Parablechnum monomorphum
- Conservation status: Vulnerable (IUCN 3.1)

Scientific classification
- Kingdom: Plantae
- Clade: Tracheophytes
- Division: Polypodiophyta
- Class: Polypodiopsida
- Order: Polypodiales
- Suborder: Aspleniineae
- Family: Blechnaceae
- Genus: Parablechnum
- Species: P. monomorphum
- Binomial name: Parablechnum monomorphum (R.C.Moran & B.Øllg.) Gasper & Salino
- Synonyms: Blechnum monomorphum R.C.Moran & B.Øllg. ;

= Parablechnum monomorphum =

- Authority: (R.C.Moran & B.Øllg.) Gasper & Salino
- Conservation status: VU

Species of fern

Parablechnum monomorphum, synonym Blechnum monomorphum is a species of fern in the family Blechnaceae.

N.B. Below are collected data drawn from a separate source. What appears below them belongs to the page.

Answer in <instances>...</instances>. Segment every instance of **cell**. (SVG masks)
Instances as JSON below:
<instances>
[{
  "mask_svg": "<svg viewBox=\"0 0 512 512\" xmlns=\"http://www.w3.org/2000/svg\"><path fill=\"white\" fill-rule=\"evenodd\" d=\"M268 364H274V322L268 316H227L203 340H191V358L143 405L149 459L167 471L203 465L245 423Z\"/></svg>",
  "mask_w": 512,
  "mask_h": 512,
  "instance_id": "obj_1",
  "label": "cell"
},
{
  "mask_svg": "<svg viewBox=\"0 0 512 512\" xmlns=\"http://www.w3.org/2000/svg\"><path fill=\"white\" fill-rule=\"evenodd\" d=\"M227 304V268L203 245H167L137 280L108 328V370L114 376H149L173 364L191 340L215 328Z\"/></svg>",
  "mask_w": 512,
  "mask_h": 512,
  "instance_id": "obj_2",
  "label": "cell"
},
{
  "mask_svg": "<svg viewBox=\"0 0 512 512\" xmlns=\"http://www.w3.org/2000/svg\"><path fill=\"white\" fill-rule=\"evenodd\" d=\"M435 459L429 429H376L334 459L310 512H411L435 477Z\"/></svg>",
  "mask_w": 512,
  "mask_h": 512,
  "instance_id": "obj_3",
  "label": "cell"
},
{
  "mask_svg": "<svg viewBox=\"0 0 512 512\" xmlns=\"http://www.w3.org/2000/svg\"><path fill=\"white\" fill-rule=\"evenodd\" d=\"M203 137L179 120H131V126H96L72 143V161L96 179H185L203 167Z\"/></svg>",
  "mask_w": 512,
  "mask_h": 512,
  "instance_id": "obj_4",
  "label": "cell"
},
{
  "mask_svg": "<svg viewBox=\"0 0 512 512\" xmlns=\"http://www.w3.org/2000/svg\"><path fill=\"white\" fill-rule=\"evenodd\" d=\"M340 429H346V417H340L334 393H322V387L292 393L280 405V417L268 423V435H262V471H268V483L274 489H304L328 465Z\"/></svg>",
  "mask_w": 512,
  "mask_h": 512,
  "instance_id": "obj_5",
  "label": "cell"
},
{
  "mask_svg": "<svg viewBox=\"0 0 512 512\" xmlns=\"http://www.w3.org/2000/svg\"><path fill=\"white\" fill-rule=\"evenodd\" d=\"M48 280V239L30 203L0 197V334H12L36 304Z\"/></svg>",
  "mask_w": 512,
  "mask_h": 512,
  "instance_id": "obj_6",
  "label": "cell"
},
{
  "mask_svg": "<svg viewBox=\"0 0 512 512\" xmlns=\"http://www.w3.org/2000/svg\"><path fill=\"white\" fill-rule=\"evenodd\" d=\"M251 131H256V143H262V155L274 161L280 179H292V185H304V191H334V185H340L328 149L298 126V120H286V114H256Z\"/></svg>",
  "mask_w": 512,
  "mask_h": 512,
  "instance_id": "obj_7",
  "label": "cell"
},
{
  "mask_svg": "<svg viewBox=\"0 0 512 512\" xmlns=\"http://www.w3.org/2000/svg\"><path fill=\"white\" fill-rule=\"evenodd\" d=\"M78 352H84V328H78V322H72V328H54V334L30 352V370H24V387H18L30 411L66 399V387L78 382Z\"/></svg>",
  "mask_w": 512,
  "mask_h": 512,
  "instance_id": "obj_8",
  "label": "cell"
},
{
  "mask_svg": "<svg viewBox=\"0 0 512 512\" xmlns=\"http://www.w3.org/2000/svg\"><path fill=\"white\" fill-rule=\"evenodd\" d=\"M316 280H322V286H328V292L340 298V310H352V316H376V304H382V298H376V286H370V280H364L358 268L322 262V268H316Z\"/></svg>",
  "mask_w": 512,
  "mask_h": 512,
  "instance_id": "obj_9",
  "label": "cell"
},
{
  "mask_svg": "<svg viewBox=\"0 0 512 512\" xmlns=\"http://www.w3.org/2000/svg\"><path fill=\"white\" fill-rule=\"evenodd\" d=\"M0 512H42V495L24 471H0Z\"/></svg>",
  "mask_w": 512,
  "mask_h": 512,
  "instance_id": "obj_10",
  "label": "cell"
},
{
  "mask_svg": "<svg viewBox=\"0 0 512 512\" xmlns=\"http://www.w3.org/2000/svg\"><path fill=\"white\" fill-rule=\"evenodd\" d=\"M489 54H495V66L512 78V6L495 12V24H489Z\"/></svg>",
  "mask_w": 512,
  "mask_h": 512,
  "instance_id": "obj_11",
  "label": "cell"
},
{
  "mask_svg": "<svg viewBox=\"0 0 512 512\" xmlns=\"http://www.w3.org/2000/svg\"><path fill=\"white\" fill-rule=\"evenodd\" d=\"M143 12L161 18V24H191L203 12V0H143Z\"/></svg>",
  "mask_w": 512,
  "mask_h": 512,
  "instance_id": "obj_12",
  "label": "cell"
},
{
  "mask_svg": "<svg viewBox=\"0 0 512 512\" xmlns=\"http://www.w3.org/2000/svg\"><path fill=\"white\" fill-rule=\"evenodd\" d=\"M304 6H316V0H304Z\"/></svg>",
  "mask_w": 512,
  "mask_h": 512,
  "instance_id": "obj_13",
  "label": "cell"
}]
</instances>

It is native to Colombia (Antioquia), Ecuador and Bolivia (La Paz).

In its 2003 assessment, the IUCN Red List regarded the species as endemic to Ecuador, its natural habitat being subtropical or tropical moist montane forests, and rated it as threatened by habitat loss. It is now considered to have a much wider distribution in north-western South America.